The RAG module consists of two main components:
  • rag-base: Core interfaces for document storage and retrieval
  • vector-storage: Vector-based storage with semantic search capabilities
Why use RAG?
  • Grounded Responses: Agents answer questions based on your documents
  • Semantic Search: Find documents by meaning, not just keywords
  • Scalable Storage: Handle large document collections efficiently
  • Ranked Retrieval: Get the most relevant documents first
  • Flexible Backend: Swap storage implementations without code changes

Installation

Add the RAG dependencies:
gradle
dependencies {
    implementation("ai.koog:rag-base:$koogVersion")
    implementation("ai.koog:vector-storage:$koogVersion")
}

Core Interfaces

DocumentStorage

The foundational interface for document operations: 
interface DocumentStorage<TDocument> {
    /**
     * Stores a document and returns its unique ID.
     */
    suspend fun store(document: TDocument): String

    /**
     * Retrieves a document by its ID.
     */
    suspend fun read(documentId: String): TDocument?

    /**
     * Deletes a document by its ID.
     */
    suspend fun delete(documentId: String): Boolean
}
Source: rag/rag-base/Module.md:9

DocumentStorageWithPayload

Extends document storage with metadata support: 
interface DocumentStorageWithPayload<TDocument, TPayload> : DocumentStorage<TDocument> {
    /**
     * Stores a document with its associated payload.
     */
    suspend fun store(document: TDocument, payload: TPayload): String

    /**
     * Retrieves a document with its payload.
     */
    suspend fun readWithPayload(documentId: String): DocumentWithPayload<TDocument, TPayload>?

    /**
     * Retrieves just the payload for a document.
     */
    suspend fun getPayload(documentId: String): TPayload?
}
Source: rag/rag-base/Module.md:10

RankedDocumentStorage

Extends document storage with ranking capabilities: 
interface RankedDocumentStorage<TDocument> : DocumentStorage<TDocument> {
    /**
     * Finds the most relevant documents for a query.
     */
    suspend fun mostRelevantDocuments(
        query: String,
        count: Int,
        similarityThreshold: Double
    ): List<TDocument>
}
Source: rag/rag-base/Module.md:11

Quick Start

Basic Document Storage

Store and retrieve documents: 
import ai.koog.rag.DocumentStorage

suspend fun basicStorage(storage: DocumentStorage<TextDocument>) {
    // Store a document
    val document = TextDocument("This is a sample document about AI.")
    val documentId = storage.store(document)
    println("Document stored with ID: $documentId")

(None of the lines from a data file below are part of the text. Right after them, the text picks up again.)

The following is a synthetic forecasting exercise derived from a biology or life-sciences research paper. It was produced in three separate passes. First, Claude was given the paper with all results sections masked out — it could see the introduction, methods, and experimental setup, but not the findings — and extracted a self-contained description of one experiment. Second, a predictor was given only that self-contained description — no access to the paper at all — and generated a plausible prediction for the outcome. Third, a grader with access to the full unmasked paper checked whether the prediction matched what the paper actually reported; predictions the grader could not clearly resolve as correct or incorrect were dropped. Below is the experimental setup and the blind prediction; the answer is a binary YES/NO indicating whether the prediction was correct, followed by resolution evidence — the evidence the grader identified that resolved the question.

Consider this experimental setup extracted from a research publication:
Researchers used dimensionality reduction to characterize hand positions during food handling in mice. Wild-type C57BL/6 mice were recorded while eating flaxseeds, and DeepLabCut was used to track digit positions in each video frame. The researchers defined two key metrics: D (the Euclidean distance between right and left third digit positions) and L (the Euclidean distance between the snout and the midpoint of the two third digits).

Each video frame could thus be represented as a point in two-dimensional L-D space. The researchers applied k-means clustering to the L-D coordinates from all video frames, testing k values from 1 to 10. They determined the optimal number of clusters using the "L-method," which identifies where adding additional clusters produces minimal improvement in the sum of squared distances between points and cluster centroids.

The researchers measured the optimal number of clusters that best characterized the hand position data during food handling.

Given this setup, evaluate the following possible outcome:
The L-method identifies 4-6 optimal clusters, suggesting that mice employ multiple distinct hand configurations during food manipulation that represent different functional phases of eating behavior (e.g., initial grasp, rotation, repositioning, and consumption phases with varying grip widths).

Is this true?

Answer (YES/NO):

    // Retrieve the document
    val retrieved = storage.read(documentId)
    println("Retrieved: ${retrieved?.content}")

    // Delete the document
    val deleted = storage.delete(documentId)
    println("Document deleted: $deleted")
}
Source: rag/rag-base/Module.md:21

Document with Metadata

Store documents with associated metadata: 
import ai.koog.rag.DocumentStorageWithPayload

data class DocumentMetadata(
    val author: String,
    val creationDate: String,
    val tags: List<String>
)

suspend fun storageWithMetadata(
    storage: DocumentStorageWithPayload<TextDocument, DocumentMetadata>
) {
    // Create document and metadata
    val document = TextDocument("This is a document about machine learning.")
    val metadata = DocumentMetadata(
        author = "John Doe",
        creationDate = "2024-03-05",
        tags = listOf("AI", "ML", "tutorial")
    )

    // Store with metadata
    val documentId = storage.store(document, metadata)

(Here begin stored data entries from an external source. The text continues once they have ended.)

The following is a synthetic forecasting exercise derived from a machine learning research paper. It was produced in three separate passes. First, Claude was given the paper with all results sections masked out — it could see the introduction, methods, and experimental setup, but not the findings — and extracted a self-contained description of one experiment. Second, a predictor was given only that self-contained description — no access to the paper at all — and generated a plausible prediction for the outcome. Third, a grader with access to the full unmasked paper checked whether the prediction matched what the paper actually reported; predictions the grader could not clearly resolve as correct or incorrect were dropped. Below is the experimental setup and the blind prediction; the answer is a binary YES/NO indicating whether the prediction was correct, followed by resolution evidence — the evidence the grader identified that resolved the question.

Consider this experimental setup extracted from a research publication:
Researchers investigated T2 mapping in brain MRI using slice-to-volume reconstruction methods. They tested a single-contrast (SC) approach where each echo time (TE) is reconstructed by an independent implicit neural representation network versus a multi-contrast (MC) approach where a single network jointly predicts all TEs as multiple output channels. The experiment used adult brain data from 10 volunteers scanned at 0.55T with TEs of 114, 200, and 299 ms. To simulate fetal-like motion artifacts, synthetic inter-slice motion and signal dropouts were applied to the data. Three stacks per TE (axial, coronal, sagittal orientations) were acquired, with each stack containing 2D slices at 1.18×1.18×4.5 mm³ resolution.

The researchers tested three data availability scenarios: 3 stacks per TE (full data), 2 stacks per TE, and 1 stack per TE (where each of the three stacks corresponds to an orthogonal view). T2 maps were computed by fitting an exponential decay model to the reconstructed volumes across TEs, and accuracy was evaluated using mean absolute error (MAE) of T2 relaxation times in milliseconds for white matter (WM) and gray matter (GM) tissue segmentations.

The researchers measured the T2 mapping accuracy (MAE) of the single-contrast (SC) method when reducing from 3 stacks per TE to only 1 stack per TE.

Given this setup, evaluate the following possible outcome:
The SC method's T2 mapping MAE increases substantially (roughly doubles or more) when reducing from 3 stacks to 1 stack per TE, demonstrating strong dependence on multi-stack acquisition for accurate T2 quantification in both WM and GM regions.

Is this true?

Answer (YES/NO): YES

    // Retrieve with metadata
    val docWithPayload = storage.readWithPayload(documentId)
    println("Document: ${docWithPayload?.document?.content}")
    println("Author: ${docWithPayload?.payload?.author}")
    println("Tags: ${docWithPayload?.payload?.tags}")

    // Retrieve just metadata
    val justMetadata = storage.getPayload(documentId)
    println("Creation date: ${justMetadata?.creationDate}")
}
Source: rag/rag-base/Module.md:39

Semantic Document Retrieval

Find relevant documents using semantic search: 
import ai.koog.rag.RankedDocumentStorage

suspend fun semanticRetrieval(storage: RankedDocumentStorage<TextDocument>) {
    // Store multiple documents
    storage.store(TextDocument("Artificial intelligence is transforming industries."))
    storage.store(TextDocument("Machine learning is a subset of AI."))
    storage.store(TextDocument("The weather is nice today."))
    storage.store(TextDocument("Deep learning uses neural networks."))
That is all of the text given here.